Hartley breaks the film down into three major sections, based on the basic requirements of most exploitation films: sex (Ockers, Knockers, Pubes & Tubes!), horror (Comatose Killers and Outback Chillers!) and action (High Octane Disasters and Kung-Fu Masters!). Not too surprisingly, most of the documentary is spent on the latter segment, which is what the films of the era were best known for around the world, with the best-known film of the period, “Mad Max,” getting the most individual screen time.

Hartley was able to get a series of interviews with famous Aussie filmmakers and technicians (Bruce Beresford, Russell Boyd, Barry Humphries, George Miller and John Seale) and the American actors (Jamie Lee Curtis, Dennis Hopper, Stacy Keach and Steve Railsback) who worked on these genre films. But what is especially refreshing is that he was able to get so many people to be less-than-flattering, and even occasionally downright nasty, about some of their work. Wouldn’t it be nice to see and hear some American filmmakers admit their own work wasn’t as good as it could be?
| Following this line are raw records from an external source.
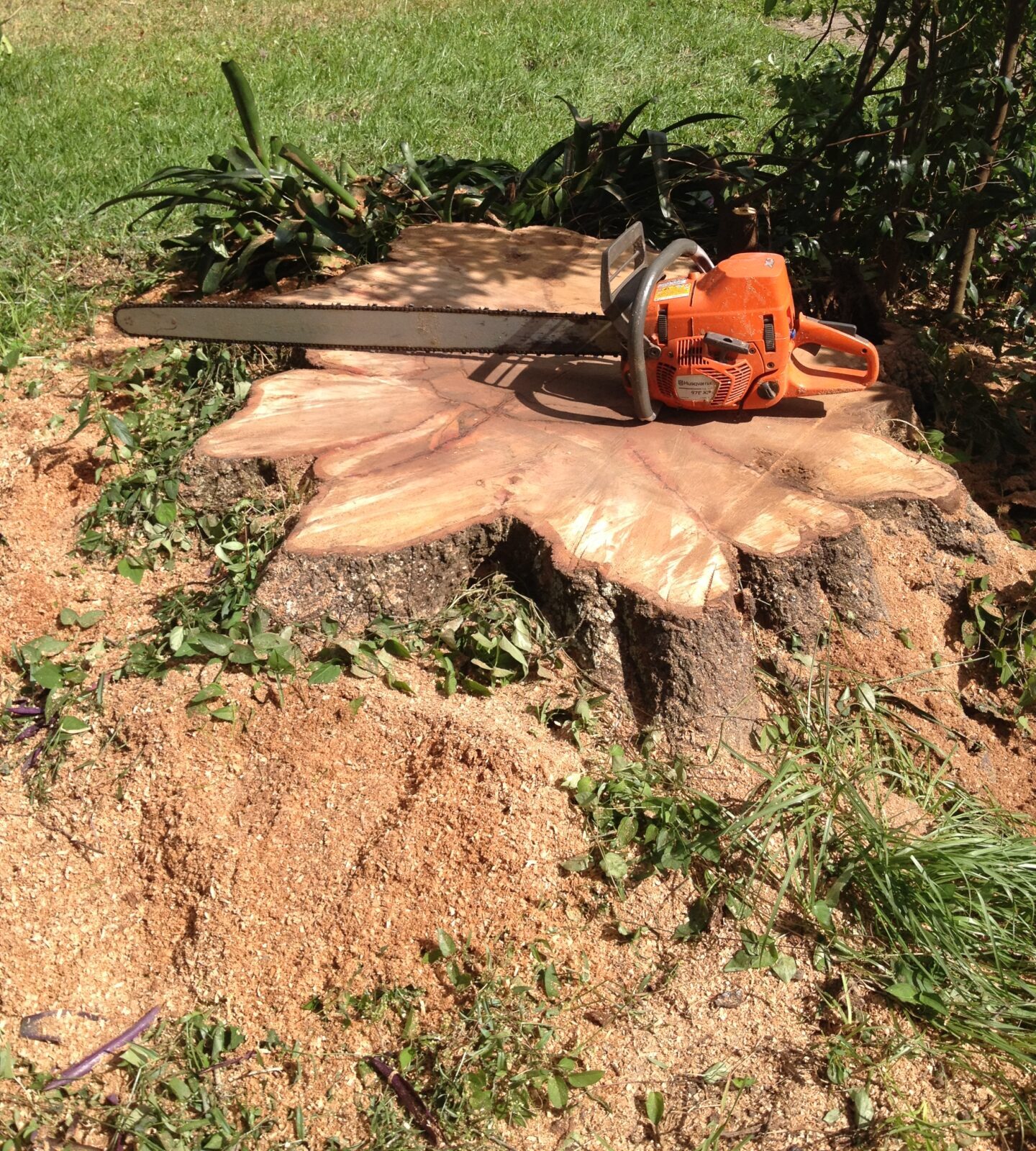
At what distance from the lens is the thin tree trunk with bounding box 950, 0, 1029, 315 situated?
13.0 feet

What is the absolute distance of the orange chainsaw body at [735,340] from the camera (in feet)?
9.47

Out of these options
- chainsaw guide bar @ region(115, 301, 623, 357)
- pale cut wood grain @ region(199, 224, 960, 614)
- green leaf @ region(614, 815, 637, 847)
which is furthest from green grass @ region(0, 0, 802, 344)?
green leaf @ region(614, 815, 637, 847)

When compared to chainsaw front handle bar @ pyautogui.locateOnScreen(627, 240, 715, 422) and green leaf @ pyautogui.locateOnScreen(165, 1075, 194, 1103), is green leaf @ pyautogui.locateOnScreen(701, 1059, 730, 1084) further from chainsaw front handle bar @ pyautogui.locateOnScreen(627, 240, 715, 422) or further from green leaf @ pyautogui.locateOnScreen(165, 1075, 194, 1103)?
chainsaw front handle bar @ pyautogui.locateOnScreen(627, 240, 715, 422)

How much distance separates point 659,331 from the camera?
2.94m

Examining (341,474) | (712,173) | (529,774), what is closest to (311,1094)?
(529,774)

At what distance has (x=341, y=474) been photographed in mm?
2959

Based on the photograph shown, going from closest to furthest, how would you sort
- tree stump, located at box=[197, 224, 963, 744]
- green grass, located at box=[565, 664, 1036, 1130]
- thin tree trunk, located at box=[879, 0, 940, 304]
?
1. green grass, located at box=[565, 664, 1036, 1130]
2. tree stump, located at box=[197, 224, 963, 744]
3. thin tree trunk, located at box=[879, 0, 940, 304]

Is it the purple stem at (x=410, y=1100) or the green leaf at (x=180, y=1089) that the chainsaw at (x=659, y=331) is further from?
the green leaf at (x=180, y=1089)

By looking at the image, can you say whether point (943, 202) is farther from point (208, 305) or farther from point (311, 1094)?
point (311, 1094)

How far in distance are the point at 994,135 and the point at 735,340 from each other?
7.12 feet

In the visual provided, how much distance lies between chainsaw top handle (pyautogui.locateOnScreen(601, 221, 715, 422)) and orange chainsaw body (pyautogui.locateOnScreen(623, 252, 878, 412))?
0.05 metres

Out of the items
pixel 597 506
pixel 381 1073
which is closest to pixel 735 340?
pixel 597 506

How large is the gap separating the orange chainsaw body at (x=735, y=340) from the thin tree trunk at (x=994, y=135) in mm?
1554

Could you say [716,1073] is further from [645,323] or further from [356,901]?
[645,323]
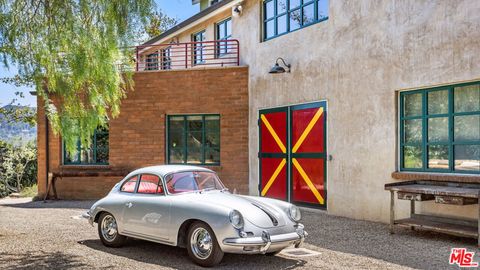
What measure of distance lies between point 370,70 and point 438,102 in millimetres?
1614

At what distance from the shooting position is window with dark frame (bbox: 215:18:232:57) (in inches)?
611

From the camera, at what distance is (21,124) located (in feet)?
80.7

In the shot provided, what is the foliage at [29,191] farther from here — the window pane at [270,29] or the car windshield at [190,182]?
the car windshield at [190,182]

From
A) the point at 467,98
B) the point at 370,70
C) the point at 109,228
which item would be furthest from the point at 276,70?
the point at 109,228

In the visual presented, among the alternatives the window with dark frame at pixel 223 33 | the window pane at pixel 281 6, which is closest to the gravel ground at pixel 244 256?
the window pane at pixel 281 6

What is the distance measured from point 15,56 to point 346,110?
6.40 metres

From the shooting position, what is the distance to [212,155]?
14016mm

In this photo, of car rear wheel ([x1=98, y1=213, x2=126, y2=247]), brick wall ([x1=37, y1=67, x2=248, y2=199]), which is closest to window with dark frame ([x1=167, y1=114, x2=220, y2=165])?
brick wall ([x1=37, y1=67, x2=248, y2=199])

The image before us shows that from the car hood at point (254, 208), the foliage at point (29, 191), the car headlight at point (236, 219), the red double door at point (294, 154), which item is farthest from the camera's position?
the foliage at point (29, 191)

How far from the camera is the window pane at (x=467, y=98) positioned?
322 inches

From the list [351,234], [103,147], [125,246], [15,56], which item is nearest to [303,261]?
[351,234]

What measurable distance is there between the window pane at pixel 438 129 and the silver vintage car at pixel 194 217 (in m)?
3.42

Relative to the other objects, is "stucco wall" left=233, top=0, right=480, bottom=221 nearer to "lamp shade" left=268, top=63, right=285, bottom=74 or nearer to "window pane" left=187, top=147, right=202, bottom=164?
"lamp shade" left=268, top=63, right=285, bottom=74

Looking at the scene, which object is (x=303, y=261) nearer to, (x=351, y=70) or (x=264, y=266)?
(x=264, y=266)
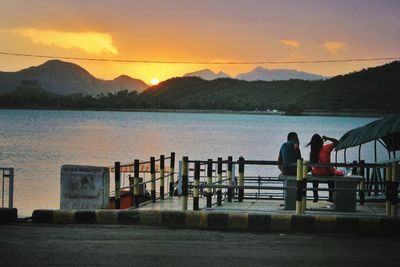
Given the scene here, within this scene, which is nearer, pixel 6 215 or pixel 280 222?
pixel 280 222

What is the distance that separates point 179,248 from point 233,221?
2788mm

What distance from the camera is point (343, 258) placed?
840 centimetres

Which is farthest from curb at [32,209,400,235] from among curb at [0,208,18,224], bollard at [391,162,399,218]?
bollard at [391,162,399,218]

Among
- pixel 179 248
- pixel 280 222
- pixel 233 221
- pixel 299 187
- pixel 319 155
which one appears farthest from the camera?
pixel 319 155

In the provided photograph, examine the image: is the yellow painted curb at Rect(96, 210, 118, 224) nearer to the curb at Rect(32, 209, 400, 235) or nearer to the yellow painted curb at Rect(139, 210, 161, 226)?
the curb at Rect(32, 209, 400, 235)

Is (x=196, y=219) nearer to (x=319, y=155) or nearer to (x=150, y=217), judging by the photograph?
(x=150, y=217)

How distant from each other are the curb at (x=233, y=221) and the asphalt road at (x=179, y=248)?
70 cm

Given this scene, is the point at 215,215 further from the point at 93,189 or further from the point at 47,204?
the point at 47,204

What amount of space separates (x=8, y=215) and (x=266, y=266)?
567cm

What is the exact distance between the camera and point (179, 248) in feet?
29.3

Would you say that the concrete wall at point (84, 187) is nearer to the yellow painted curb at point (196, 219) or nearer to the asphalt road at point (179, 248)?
the yellow painted curb at point (196, 219)

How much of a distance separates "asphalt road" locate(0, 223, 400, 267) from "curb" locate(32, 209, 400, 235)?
70cm

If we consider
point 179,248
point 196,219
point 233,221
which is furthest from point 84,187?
A: point 179,248

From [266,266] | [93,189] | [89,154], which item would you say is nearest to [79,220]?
[93,189]
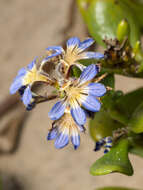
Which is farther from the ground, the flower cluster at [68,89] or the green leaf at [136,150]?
the flower cluster at [68,89]

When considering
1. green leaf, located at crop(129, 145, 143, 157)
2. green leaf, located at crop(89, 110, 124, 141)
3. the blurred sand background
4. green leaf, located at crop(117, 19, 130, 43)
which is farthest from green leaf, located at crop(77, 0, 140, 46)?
the blurred sand background

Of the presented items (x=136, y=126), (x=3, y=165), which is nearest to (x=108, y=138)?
(x=136, y=126)

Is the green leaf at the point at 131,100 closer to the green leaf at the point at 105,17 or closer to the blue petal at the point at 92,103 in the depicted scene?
the green leaf at the point at 105,17

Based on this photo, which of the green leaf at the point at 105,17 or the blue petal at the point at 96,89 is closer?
the blue petal at the point at 96,89

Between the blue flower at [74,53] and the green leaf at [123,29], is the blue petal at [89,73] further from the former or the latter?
the green leaf at [123,29]

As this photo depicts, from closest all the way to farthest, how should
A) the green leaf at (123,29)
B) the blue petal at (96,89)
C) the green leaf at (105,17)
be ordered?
the blue petal at (96,89) → the green leaf at (123,29) → the green leaf at (105,17)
Some might complain very little time is spent on the next wave of Australian genre filmmakers like Greg McLean and James Wan, but that’s not what this is concerned about. (Nor will you hear anyone but myself complain about the complete absence of Yahoo Serious.) What Hartley and his friends want to do is remind us of what was a rough and exciting, no-holds-barred cinema that has sadly been lost to time. For us film geeks, “Not Quite Hollywood” is a keeper. Sometime to show our children and grandchildren what these movies were liked before worldwide entertainment corporate consolidation and overall cinematic homogeny.